- Given information

=====

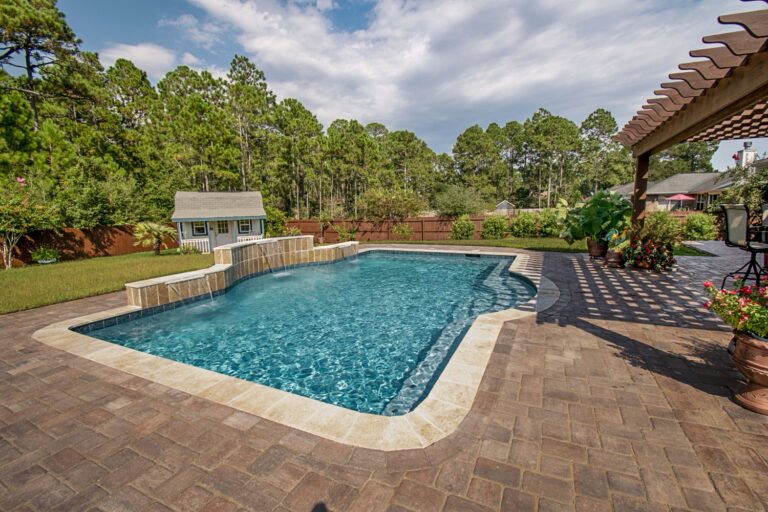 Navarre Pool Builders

=====

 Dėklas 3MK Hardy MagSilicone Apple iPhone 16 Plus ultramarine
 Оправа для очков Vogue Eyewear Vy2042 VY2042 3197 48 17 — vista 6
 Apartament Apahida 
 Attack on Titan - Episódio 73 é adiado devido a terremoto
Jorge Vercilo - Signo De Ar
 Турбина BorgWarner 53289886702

=====

Reproduce only the stretch of the listing from "Dėklas 3MK Hardy" through "Турбина BorgWarner 53289886702", substituting "black" for "ultramarine" and leaving every other word unchanged.

 Dėklas 3MK Hardy MagSilicone Apple iPhone 16 Plus black
 Оправа для очков Vogue Eyewear Vy2042 VY2042 3197 48 17 — vista 6
 Apartament Apahida 
 Attack on Titan - Episódio 73 é adiado devido a terremoto
Jorge Vercilo - Signo De Ar
 Турбина BorgWarner 53289886702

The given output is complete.